=== YOUR INSTRUCTIONS ===
When you have gone through the records below, state only how many lines include the word "Transaxle".

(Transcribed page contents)
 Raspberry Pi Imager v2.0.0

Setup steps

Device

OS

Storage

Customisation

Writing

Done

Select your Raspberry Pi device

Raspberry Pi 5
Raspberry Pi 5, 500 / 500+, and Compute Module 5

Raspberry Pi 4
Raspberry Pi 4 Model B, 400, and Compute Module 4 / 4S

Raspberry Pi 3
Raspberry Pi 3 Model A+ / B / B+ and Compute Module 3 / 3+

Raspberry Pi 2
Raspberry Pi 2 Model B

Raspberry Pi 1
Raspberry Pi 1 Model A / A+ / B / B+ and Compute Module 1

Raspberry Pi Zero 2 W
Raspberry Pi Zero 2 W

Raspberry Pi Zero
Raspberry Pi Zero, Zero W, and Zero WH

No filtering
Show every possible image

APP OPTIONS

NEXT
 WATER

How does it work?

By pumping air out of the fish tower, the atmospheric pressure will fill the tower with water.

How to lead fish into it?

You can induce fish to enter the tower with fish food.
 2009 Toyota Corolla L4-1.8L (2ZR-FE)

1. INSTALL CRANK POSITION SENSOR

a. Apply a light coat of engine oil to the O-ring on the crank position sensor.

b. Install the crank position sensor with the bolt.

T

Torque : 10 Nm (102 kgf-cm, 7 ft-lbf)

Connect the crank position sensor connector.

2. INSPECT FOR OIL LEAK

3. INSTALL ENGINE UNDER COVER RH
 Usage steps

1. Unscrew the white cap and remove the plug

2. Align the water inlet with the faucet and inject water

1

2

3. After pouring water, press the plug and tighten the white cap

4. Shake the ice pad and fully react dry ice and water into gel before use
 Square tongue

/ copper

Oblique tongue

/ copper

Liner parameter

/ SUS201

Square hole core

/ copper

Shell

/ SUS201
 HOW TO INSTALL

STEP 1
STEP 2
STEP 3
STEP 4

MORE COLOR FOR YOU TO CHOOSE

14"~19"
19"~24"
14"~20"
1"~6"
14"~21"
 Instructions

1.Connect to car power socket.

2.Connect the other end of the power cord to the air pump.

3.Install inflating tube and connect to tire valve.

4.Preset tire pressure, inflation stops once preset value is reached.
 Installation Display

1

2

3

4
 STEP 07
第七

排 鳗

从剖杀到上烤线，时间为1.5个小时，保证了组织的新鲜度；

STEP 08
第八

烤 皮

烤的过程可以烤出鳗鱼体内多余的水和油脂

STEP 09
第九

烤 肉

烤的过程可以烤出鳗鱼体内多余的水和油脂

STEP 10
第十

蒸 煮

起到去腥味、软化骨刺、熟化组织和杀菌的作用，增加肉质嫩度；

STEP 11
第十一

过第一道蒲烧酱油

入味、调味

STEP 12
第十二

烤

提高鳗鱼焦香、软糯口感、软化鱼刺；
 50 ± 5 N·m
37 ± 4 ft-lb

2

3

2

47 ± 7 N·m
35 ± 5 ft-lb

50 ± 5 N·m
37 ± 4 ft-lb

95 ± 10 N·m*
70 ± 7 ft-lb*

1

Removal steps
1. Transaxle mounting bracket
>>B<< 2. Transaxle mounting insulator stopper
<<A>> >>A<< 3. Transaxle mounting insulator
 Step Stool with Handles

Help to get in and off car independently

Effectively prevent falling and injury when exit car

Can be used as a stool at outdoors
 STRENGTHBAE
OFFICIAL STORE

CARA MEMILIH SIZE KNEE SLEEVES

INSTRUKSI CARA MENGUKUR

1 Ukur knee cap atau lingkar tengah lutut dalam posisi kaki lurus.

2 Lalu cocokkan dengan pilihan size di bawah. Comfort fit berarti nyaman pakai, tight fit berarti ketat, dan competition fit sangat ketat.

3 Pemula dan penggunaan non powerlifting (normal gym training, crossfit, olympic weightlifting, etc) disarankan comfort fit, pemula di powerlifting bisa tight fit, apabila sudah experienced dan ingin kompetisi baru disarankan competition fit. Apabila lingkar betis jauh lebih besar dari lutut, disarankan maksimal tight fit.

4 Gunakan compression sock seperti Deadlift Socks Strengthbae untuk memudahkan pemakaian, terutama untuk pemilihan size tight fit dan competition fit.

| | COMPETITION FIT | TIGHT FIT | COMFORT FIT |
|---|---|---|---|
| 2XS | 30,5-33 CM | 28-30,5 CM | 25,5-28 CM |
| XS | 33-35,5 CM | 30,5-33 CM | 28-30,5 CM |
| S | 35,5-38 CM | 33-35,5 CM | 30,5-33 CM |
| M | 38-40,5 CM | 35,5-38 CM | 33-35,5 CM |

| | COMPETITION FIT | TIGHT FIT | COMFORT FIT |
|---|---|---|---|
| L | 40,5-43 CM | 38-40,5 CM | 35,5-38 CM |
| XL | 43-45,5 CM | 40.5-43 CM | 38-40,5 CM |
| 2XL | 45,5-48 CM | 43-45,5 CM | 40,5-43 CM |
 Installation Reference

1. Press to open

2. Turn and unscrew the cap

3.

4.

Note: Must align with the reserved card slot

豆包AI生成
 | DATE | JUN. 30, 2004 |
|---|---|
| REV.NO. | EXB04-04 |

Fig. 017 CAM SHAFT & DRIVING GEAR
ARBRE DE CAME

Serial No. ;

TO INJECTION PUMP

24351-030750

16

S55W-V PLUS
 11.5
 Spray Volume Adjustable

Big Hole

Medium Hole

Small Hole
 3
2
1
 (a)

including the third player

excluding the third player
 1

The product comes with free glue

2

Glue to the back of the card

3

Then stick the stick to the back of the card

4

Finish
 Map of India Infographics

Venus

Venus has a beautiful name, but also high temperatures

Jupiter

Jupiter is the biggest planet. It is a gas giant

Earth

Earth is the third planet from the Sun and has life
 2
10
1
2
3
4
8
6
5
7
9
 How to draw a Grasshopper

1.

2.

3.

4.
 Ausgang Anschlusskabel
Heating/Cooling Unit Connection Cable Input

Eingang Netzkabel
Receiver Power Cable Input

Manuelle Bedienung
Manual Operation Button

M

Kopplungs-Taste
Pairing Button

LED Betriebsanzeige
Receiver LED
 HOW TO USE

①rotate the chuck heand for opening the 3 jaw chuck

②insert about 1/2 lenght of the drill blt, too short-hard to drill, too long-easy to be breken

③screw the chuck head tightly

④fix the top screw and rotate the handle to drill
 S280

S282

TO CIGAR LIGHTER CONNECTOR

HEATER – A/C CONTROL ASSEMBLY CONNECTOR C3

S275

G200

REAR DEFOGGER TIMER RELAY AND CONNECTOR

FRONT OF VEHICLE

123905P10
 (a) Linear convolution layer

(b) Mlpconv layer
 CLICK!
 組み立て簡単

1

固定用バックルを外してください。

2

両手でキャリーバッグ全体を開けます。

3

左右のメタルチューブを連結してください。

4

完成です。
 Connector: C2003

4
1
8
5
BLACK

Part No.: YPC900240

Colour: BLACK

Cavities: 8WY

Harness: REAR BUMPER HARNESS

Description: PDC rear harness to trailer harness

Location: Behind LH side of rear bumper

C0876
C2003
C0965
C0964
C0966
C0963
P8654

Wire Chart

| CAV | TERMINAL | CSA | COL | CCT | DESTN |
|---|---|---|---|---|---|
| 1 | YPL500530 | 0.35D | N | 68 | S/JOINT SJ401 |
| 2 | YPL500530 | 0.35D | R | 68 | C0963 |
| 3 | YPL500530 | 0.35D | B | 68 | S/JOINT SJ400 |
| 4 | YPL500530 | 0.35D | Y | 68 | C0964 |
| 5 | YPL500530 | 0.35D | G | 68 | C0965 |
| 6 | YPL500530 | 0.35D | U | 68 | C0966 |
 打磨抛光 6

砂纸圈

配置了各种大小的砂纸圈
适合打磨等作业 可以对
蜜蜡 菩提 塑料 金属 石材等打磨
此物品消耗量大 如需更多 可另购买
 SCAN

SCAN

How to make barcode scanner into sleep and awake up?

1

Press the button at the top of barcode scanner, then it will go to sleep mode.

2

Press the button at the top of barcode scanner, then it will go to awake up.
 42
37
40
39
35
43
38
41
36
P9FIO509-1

=== WRITTEN SOLUTION ===
3